Altro rilievo di grande importanza: «Il Concilio Vaticano II ha inoltre stabilito che nessuno “anche se sacerdote, osi, di sua iniziativa, aggiungere, togliere o mutare alcunché in materia liturgica” (SC 22 §3). Modificare di propria iniziativa la forma celebrativa di un Sacramento non costituisce un semplice abuso liturgico, come trasgressione di una norma positiva, ma un vulnus inferto a un tempo alla comunione ecclesiale e alla riconoscibilità dell’azione di Cristo, che nei casi più gravi rende invalido il Sacramento stesso, perché la natura dell’azione ministeriale esige di trasmettere con fedeltà quello che si è ricevuto (cfr. 1 Cor 15, 3)».

Una meraviglia. L’azione liturgico-sacramentale della Chiesa è la comunione della Chiesa in atto: comunione con Cristo, prima di tutto, che dev’essere reso “visibile” nell’azione sacramentale, nella sua realtà teandrica; comunione “verticale”, con la Chiesa gloriosa; e infine comunione “orizzontale”, della Chiesa oggi e nei secoli. L’abuso liturgico si colloca pertanto come una ferita, più o meno grave, alla triplice dimensione della comunione ecclesiale e diviene ostacolo al riconoscimento dell’azione di Cristo nella Chiesa.

Pertanto, continua la Nota, «nella celebrazione dei Sacramenti [...] il soggetto è la Chiesa-Corpo di Cristo insieme al suo Capo, che si manifesta nella concreta assemblea radunata. Tale assemblea però agisce ministerialmente - non collegialmente - perché nessun gruppo può fare di se stesso Chiesa [...]. Il ministro è quindi [...] un segno esteriore della sottrazione del Sacramento al nostro disporne e del suo carattere relativo alla Chiesa universale». Per poter essere questo segno, non basta che il ministro sia presente; esso deve conformarsi all’intenzione della Chiesa e tale «intenzione non può però rimanere solo a livello interiore, con il rischio di derive soggettivistiche, ma si esprime nell’atto esteriore che viene posto» e questo atto, appunto, dev’essere sottratto all’arbitrio personale, alla sensibilità di un gruppo o di un’epoca. «Alterare la formula sacramentale significa [...] non comprendere la natura stessa del ministero ecclesiale, che è sempre servizio a Dio e al suo popolo e non esercizio di un potere che giunge alla manipolazione di ciò che è stato affidato alla Chiesa con un atto che appartiene alla Tradizione».

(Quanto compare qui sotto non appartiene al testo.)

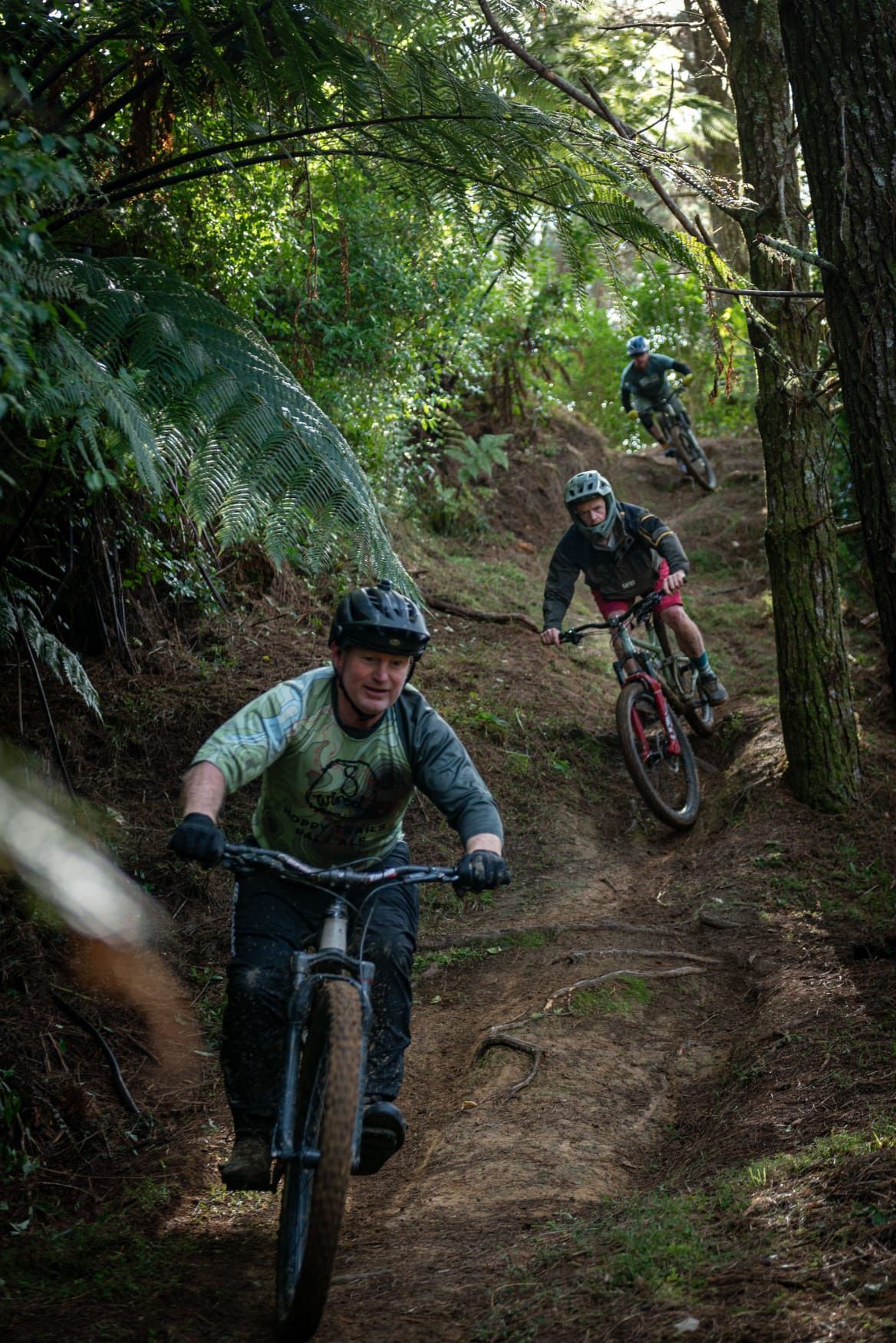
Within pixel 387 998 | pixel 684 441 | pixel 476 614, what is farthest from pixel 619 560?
pixel 684 441

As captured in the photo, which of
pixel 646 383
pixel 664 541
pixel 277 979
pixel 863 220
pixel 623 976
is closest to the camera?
pixel 277 979

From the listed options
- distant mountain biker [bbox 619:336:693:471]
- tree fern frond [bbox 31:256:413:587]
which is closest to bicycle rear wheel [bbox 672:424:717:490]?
distant mountain biker [bbox 619:336:693:471]

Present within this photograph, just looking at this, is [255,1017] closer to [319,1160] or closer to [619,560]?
[319,1160]

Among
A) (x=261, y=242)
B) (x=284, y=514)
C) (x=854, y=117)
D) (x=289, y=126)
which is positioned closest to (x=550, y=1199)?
(x=284, y=514)

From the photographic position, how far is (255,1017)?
3.60m

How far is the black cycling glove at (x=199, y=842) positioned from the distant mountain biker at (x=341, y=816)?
0.55ft

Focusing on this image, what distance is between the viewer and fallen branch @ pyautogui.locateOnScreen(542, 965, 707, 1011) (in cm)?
550

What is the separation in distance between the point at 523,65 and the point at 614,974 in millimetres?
4611

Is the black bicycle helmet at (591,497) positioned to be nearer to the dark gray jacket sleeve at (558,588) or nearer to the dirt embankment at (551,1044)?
the dark gray jacket sleeve at (558,588)

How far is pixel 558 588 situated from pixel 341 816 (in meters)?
5.06

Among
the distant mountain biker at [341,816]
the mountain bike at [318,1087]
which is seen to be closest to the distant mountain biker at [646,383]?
the distant mountain biker at [341,816]

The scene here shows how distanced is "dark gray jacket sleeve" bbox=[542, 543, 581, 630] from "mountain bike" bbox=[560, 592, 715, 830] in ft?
0.57

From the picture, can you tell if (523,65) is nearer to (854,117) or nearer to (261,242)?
Result: (854,117)

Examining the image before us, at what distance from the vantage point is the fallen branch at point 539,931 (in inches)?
249
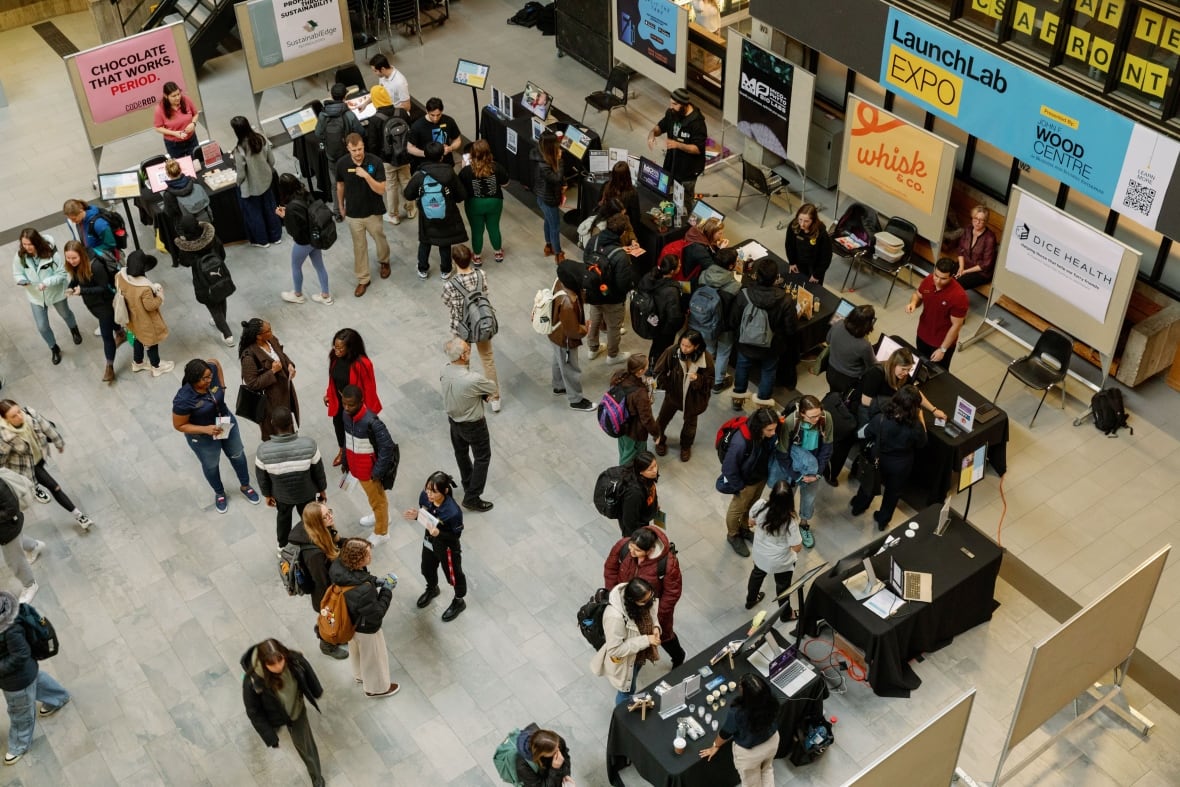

Tutto da sottoscrivere, riga per riga. Bisognerebbe però, a questo punto, domandarsi come sia possibile che proprio nei seminari, nelle facoltà teologiche e nelle cattedrali - per non parlare di parrocchie e santuari -, l’arbitrio, il soggettivismo, l’abuso siano ormai la norma. Chiesa che vai, Messa e sacramenti che trovi. Altro che riconoscibilità di Cristo e comunione della Chiesa.

È troppo chiedere di rendere effettivamente operativa questa Nota? E non solo nei casi più gravi, ma anche in quelli “lievi”, che pure deturpano l’azione sacramentale della Chiesa e ne disintegrano l’unità?